Needing to get back to Taipei that night, we had hours ahead of us in the car. To break up the journey, we stopped at some sights we just happened to pass. From the car window, I spotted a huge billboard advertising a kind of food souvenir plaza. “Can we go, pretty please?” I begged. It was much more satisfying than the stream- there were free samples galore (which to me, is equal to heaven). I bought a steamed mountain pig pork bun to refuel myself from all that tiring stream-watching.
Next was a completely unplanned trip to Chu Lu Ranch, a popular brand of dairy products in Taiwan. We didn’t really know what to expect, and to be honest, there wasn’t much to do. We had fun because we can make anything enjoyable, but I wouldn’t recommend going as the entrance fee isn’t worth what you get. We saw some cows, posed in a ridiculous cow cut out, and I got an ice cream tea affogato.
Throughout the trip, we had all been looking forward to guzzling down all the tropical fruit the south is famous for. It was one of the things I was most looking forward to. Along the road we could see little stalls selling pineapples and watermelons abound, but the two fruits I wanted the most- mangos and custard apples, were no where to be seen.
We pulled over, and there were baskets piled high with mangos. I wanted to cry happy tears. Especially hearing that 9 mangos were only $200 (AU$8, US$6, Y200)
Over the next couple of days I would eat one, or even two mangos a day. (My love of mangos knows no bounds).

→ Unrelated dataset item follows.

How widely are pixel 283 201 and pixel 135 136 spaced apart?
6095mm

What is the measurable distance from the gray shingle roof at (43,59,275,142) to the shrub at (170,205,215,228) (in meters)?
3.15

On the final leg of the journey we were lucky enough to catch two more sights- the Tropic of Cancer statue, and a giant tea pot. We even spotted a beautiful rainbow to wave us goodbye, back to Taipei.
Of course, our somewhat haphazard day couldn’t be complete without one final little bump. The only tickets left on the train were standing tickets. So we had to sit on the train floor! Something I’ve had way too much experience in, as you can read here.
With time to kill, we sat down for a delicious meal of dry noodles and wontons. And yes, luckily for all involved, it came out super quickly.